When real estate mogul Donald Trump opened his Chicago Trump Tower in 2008, he applied to city regulators to put his name on the tower the next year. Not long afterward he was given permission to do so, but he has waited until this year to get the job done. 

Critics say the giant letters are but so much Trump ego marring the city. In fact, the giant, 20-foot-tall letters are smaller than the size the city approved.

Even so, “The Donald” is getting criticism for the sign.

Last week, former Obama Chief of Staff and current Chicago Mayor Rahm Emanuel criticized the sign and told the media that he was looking into a new city ordinance that would prevent such signs in the future.

Before all five of the letters had even been installed, Emanuel let it be known that he wasn’t pleased with the results. “The mayor thinks the sign is awful,” mayoral spokesman Bill McCaffrey told the Chicago Tribune. “It’s in very poor taste and scars what is otherwise an architecturally accomplished building.”

Trump, though, pointed out that Emanuel’s own regulatory machine approved the sign, and if the mayor didn’t like it, then too darn bad. Trump also said that the sign is good for the city.

“It happens to be great for Chicago, because I have the hottest brand in the world,” Trump told The Wall Street Journal on June 10.

Adrian Smith, Trump’s own Chicago architect, agreed with Mayor Emanuel that the sign was “kind of tasteless.” However, Trump slammed Smith, saying, “I had more to do with the design of that building than Adrian Smith did.

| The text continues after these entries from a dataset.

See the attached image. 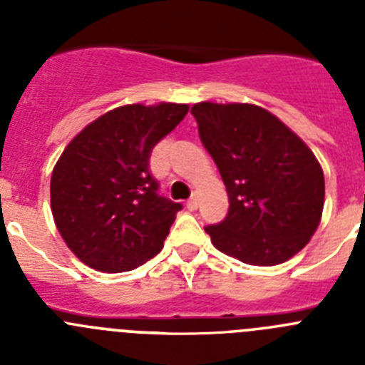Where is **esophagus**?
I'll return each instance as SVG.
<instances>
[{
  "mask_svg": "<svg viewBox=\"0 0 365 365\" xmlns=\"http://www.w3.org/2000/svg\"><path fill=\"white\" fill-rule=\"evenodd\" d=\"M197 197H190L188 199V202H186V208H188L190 212H193V210H197Z\"/></svg>",
  "mask_w": 365,
  "mask_h": 365,
  "instance_id": "1",
  "label": "esophagus"
}]
</instances>
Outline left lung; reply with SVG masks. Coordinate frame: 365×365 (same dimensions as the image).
<instances>
[{"label":"left lung","mask_w":365,"mask_h":365,"mask_svg":"<svg viewBox=\"0 0 365 365\" xmlns=\"http://www.w3.org/2000/svg\"><path fill=\"white\" fill-rule=\"evenodd\" d=\"M192 115L230 201L225 221L205 228L212 245L247 265L291 259L324 212V170L311 148L259 106L199 102Z\"/></svg>","instance_id":"left-lung-1"}]
</instances>
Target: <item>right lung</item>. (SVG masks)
Wrapping results in <instances>:
<instances>
[{
	"instance_id": "obj_1",
	"label": "right lung",
	"mask_w": 365,
	"mask_h": 365,
	"mask_svg": "<svg viewBox=\"0 0 365 365\" xmlns=\"http://www.w3.org/2000/svg\"><path fill=\"white\" fill-rule=\"evenodd\" d=\"M188 104H130L104 113L66 146L51 177V212L71 252L100 272H125L163 250L179 202L160 197L151 150Z\"/></svg>"
}]
</instances>
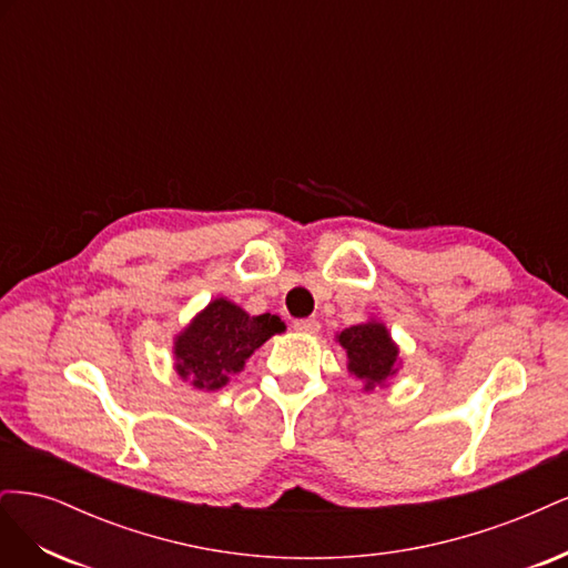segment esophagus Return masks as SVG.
<instances>
[{"instance_id":"34e87169","label":"esophagus","mask_w":568,"mask_h":568,"mask_svg":"<svg viewBox=\"0 0 568 568\" xmlns=\"http://www.w3.org/2000/svg\"><path fill=\"white\" fill-rule=\"evenodd\" d=\"M294 329L301 334H317L320 332V322L317 320H296L294 322Z\"/></svg>"}]
</instances>
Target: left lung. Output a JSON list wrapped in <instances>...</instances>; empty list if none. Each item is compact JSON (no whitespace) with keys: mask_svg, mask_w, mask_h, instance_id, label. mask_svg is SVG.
<instances>
[{"mask_svg":"<svg viewBox=\"0 0 568 568\" xmlns=\"http://www.w3.org/2000/svg\"><path fill=\"white\" fill-rule=\"evenodd\" d=\"M336 341L348 355V372L365 384V390L386 386L400 367L398 346L379 320L348 326V329L336 334Z\"/></svg>","mask_w":568,"mask_h":568,"instance_id":"8db88e82","label":"left lung"}]
</instances>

The best thing that ever happened to Adrian Smith is Donald Trump.”

Trump also noted that big signs existed in Chicago before he came around.

“Before I bought the site, the Sun Times had the biggest, ugliest sign Chicago has ever seen,” Trump tweeted on Thursday. “Mine is magnificent and popular.”

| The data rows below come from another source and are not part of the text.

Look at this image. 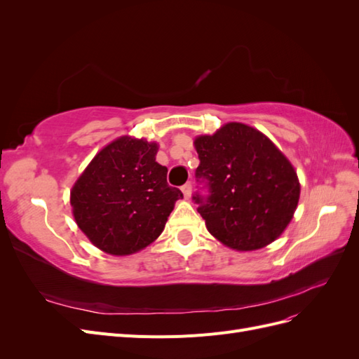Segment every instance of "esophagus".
<instances>
[{"instance_id": "esophagus-1", "label": "esophagus", "mask_w": 359, "mask_h": 359, "mask_svg": "<svg viewBox=\"0 0 359 359\" xmlns=\"http://www.w3.org/2000/svg\"><path fill=\"white\" fill-rule=\"evenodd\" d=\"M181 191H182V194H184V198L189 199V198L191 196V184H190V182L184 184V186L181 187Z\"/></svg>"}]
</instances>
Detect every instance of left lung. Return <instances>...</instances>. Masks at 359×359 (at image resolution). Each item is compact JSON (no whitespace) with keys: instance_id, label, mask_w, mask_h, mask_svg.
Returning <instances> with one entry per match:
<instances>
[{"instance_id":"obj_1","label":"left lung","mask_w":359,"mask_h":359,"mask_svg":"<svg viewBox=\"0 0 359 359\" xmlns=\"http://www.w3.org/2000/svg\"><path fill=\"white\" fill-rule=\"evenodd\" d=\"M196 180L208 196L193 201L212 236L238 252L262 248L290 223L299 201V181L286 156L243 123H227L211 136L194 139Z\"/></svg>"}]
</instances>
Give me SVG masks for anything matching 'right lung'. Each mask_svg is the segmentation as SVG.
Listing matches in <instances>:
<instances>
[{"label":"right lung","mask_w":359,"mask_h":359,"mask_svg":"<svg viewBox=\"0 0 359 359\" xmlns=\"http://www.w3.org/2000/svg\"><path fill=\"white\" fill-rule=\"evenodd\" d=\"M158 145L123 136L97 154L70 191L74 220L104 253L139 252L165 229L175 202L166 166L156 161Z\"/></svg>","instance_id":"obj_1"}]
</instances>
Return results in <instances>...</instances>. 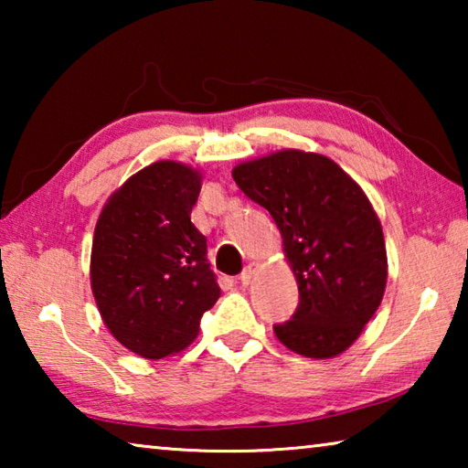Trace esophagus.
I'll use <instances>...</instances> for the list:
<instances>
[{
    "label": "esophagus",
    "instance_id": "1",
    "mask_svg": "<svg viewBox=\"0 0 468 468\" xmlns=\"http://www.w3.org/2000/svg\"><path fill=\"white\" fill-rule=\"evenodd\" d=\"M258 268H260V264H256V262H251V264H248L243 268V272L239 274V281H241V284H250L251 282V279H253V274L258 272Z\"/></svg>",
    "mask_w": 468,
    "mask_h": 468
}]
</instances>
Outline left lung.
Segmentation results:
<instances>
[{"instance_id": "left-lung-1", "label": "left lung", "mask_w": 468, "mask_h": 468, "mask_svg": "<svg viewBox=\"0 0 468 468\" xmlns=\"http://www.w3.org/2000/svg\"><path fill=\"white\" fill-rule=\"evenodd\" d=\"M233 179L271 212L297 281L299 307L274 326L276 338L310 359L345 353L374 318L388 281L369 197L332 158L297 148L239 163Z\"/></svg>"}]
</instances>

Fox News spoke to several folks on the streets of Chicago and found the giant Trump sign got mixed reviews. Some liked it; others weren’t so sure.

However, few in the media are as forgiving as the folks on the street. Blair Kamin of the Tribune called Trump’s sign “The Donald’s badge of dishonor” and bemoaned that the lettering meant, “Goodbye, graceful public space. Hello, schlock alley.”

The Tribune’s Rex Huppke jumped on the issue, saying the sign triggers his “gag reflex” and calling it a “Trumptastrophe.”